VORLIEGENDER TEXT:
MV: Umgang mit rechten Tarnorganisationen sorgt für Ärger

NPD- nahe Tarnorganisationen konnten in Mecklenburg-Vorpommern Erfolge erzielen. Anders als in Ueckermünde und Torgelow, wo sich Politiker*innen einhellig gegen eine Zusammenarbeit mit Rechtsextremen aussprachen, sorgt eine Stellungnahme des CDU-Politikers Keunecke in Strasburg für Ärger. Keunecke hatte mit Bezug auf die rechte „Wählergemeinschaft Schöneres Strasburg“ geäußert, man werde sich nicht verschließen, wenn die WSG neuen Ideen hervorbrächte, die die Stadt voranbringen könnten. Der CDU-Politiker müsse sich den Vorwurf gefallen lassen, mutmaßlichen Rechtsextremisten mit seinem Kooperationsangebot einen politischen Persilschein auszustellen, schreibt der Nordkurier. Keunecke wollte sich nicht erneut gegenüber der Presse äußern (nordkurier.de).

Sicherheitsdienst schützt künftig Dortmunder Ratssitzungen

Nach dem Angriff von „Die Rechte“-Mitgliedern und AnhängerInnen auf das Dortmunder Rathaus wird nun mit drastischen Maßnahmen auf die neue Bedrohungslage auf Dortmunder Kommunalebene reagiert. Ein Sicherheitsdienst soll Sitzungen von Stadtrat und vier Bezirksvertretungen vorläufig schützen. Auch die Polizei soll vor Ort Präsenz zeigen. Auch in Duisburg wird über ähnliche Maßnahmen diskutiert. Dortmunds SPD-Chefin Nadja Lüders nannte die geplanten Maßnahmen richtig, fügte aber hinzu: „Es schaudert einen, dass Demokratie auf lokaler Basis unter Polizeischutz gestellt werden muss.“ (derwesten.de)

Neonazi-Vandalismus in Salzburg

In den letzten Wochen und Monaten kam es zu einer besorgniserregenden Zunahme von Neonazi-Aktivitäten in Salzburg.  Die Liste der Schäden sei lang, schreibt das Internet-Portal GMX Österreich: „ahlreiche Stolpersteine, die das Gedenken an deportierte und ermordete Juden aufrechterhalten, wurden mit schwarzer Lackfarbe überzogen. Auf die Türe einer Notschlafstelle der Caritas, wo Bettler untergebracht sind, schmierte jemand das Wort „KZ“. In allen Stadtteilen finden sich derzeit reihenweise Graffitis von Neonazis. Zu lesen sind Parolen wie „NS statt US“ oder „NSU reloaded““. Zudem wurde eine Roma-Schlafstelle angezündet, am internationalen Tag gegen Homophobie wurde die Regenbogenfahnen-Beflaggung der Staatsbrücke zerstört (gmx.at)

Vogtland: Erneut Nazi-Schmierereien in Reichenbach

Erneut wurden in Reichenbach zahlreiche Nazi-Schmierereien entdeckt. So wurden die sanierte Mauer unterhalb der Peter-Paul-Kirche, die Mauer und der grüne Fahrstuhlturm am Stadtsteg, Wohnhäuser in der Burgstraße und wieder das Zentrum für jüdisch-christliche Geschichte und Kultur in der Wiesenstraße mit neonazistischen Parolen und Symbolen beschmiert. Oberbürgermeister Dieter Kießling veranlasste die sofortige Verhüllung, bis die Graffiti entfernt sind. Zuletzt wurden ähnliche Propagandasprüche am 1.Mai in Reichenbach entdeckt. Der Staatsschutz ermittelt (vogtland-anzeiger.de).

BEREITGESTELLTE DATEN:
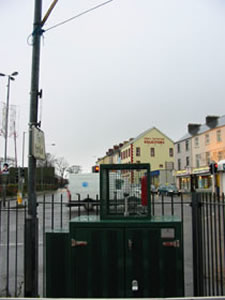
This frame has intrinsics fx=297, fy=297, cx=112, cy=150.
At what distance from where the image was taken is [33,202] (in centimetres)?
444

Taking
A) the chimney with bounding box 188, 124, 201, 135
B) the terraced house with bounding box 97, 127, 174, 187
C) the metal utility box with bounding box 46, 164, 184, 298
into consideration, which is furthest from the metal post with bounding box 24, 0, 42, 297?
the terraced house with bounding box 97, 127, 174, 187

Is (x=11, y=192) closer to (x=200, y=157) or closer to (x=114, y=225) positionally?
(x=200, y=157)

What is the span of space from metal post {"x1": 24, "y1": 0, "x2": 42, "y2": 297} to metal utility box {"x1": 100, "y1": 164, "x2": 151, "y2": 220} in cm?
104

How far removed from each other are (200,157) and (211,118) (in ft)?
21.3

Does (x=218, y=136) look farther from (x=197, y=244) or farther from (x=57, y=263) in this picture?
(x=57, y=263)

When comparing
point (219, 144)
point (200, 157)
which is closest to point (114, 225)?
point (219, 144)

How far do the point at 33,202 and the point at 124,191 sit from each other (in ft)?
4.52

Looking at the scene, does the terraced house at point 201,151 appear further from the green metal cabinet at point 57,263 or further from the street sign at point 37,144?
the green metal cabinet at point 57,263

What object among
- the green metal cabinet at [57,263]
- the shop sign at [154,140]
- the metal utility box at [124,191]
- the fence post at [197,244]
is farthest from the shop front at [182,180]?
the green metal cabinet at [57,263]

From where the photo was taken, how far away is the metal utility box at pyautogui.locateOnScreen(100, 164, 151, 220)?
4359mm

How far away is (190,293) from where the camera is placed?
16.6 feet

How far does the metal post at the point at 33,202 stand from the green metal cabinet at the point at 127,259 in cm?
64

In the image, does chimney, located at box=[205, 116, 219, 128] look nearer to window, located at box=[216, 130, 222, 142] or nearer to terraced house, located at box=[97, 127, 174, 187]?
window, located at box=[216, 130, 222, 142]

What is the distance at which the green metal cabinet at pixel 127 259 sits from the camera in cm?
396
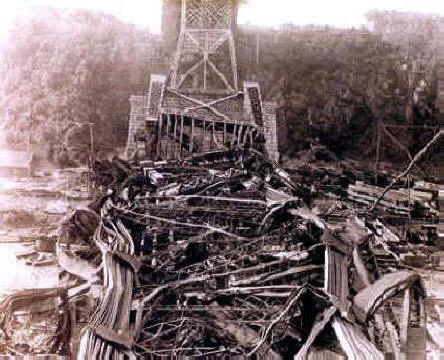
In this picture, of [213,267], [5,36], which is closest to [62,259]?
[213,267]

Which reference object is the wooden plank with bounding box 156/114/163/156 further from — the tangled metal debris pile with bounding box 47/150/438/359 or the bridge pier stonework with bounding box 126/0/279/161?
the tangled metal debris pile with bounding box 47/150/438/359

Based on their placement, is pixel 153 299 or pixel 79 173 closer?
pixel 153 299

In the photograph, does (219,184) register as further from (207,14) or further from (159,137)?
(207,14)

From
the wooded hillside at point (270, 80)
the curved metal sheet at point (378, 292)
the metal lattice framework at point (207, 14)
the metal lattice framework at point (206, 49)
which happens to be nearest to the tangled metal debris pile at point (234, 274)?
the curved metal sheet at point (378, 292)

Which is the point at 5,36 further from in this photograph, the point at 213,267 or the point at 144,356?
the point at 144,356

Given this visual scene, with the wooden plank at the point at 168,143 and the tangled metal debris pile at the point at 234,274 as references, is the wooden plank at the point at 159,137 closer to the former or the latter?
the wooden plank at the point at 168,143

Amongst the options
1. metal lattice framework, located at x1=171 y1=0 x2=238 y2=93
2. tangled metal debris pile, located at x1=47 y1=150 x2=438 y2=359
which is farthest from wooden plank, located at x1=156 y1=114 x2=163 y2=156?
tangled metal debris pile, located at x1=47 y1=150 x2=438 y2=359

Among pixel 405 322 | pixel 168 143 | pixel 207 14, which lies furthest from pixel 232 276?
pixel 207 14
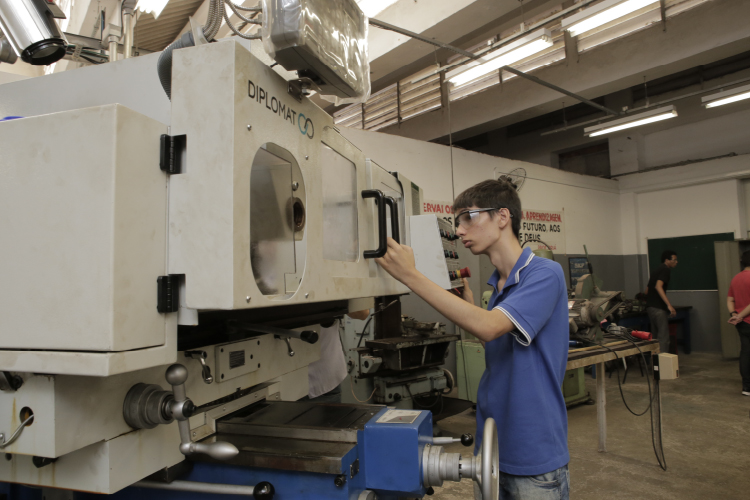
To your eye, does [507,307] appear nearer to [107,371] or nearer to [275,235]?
[275,235]

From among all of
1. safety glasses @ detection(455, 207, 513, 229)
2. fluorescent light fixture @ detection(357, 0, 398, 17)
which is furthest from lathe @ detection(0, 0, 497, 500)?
fluorescent light fixture @ detection(357, 0, 398, 17)

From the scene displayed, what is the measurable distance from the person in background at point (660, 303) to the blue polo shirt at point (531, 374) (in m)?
4.86

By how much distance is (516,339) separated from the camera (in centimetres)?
116

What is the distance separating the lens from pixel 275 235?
80cm

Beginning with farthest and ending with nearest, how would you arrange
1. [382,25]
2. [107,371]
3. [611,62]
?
[611,62] → [382,25] → [107,371]

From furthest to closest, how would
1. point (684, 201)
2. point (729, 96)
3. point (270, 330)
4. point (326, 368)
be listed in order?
point (684, 201), point (729, 96), point (326, 368), point (270, 330)

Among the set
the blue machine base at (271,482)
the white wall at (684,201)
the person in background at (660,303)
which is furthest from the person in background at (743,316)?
the blue machine base at (271,482)

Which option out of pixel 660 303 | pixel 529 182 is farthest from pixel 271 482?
pixel 660 303

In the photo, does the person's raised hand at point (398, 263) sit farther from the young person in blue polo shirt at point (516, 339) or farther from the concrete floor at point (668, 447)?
the concrete floor at point (668, 447)

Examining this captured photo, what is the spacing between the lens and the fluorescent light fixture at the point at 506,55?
3.43 meters

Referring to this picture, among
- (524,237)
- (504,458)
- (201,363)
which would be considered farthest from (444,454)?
(524,237)

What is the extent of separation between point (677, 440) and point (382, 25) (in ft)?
12.0

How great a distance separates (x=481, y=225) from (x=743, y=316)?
4.21m

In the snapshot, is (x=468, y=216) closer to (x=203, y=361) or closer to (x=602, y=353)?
(x=203, y=361)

ZU ERLEDIGENDE AUFGABEN:
[1] Wer veranlasste laut der Nachrichtenübersicht in Reichenbach die sofortige Verhüllung der Schmierereien?
[2] Übertrage einen Abschnitt der Nachrichtenübersicht wortgetreu: Setze bei den Worten „Erneut wurden in“ ein und höre nach „Staatsschutz ermittelt (vogtland-anzeiger.de).“ auf.
Stütze dich ausschließlich auf die Nachrichtenübersicht.

LÖSUNGEN IM ANSCHLUSS:
[1] Oberbürgermeister Dieter Kießling.

[2]
Erneut wurden in Reichenbach zahlreiche Nazi-Schmierereien entdeckt. So wurden die sanierte Mauer unterhalb der Peter-Paul-Kirche, die Mauer und der grüne Fahrstuhlturm am Stadtsteg, Wohnhäuser in der Burgstraße und wieder das Zentrum für jüdisch-christliche Geschichte und Kultur in der Wiesenstraße mit neonazistischen Parolen und Symbolen beschmiert. Oberbürgermeister Dieter Kießling veranlasste die sofortige Verhüllung, bis die Graffiti entfernt sind. Zuletzt wurden ähnliche Propagandasprüche am 1.Mai in Reichenbach entdeckt. Der Staatsschutz ermittelt (vogtland-anzeiger.de).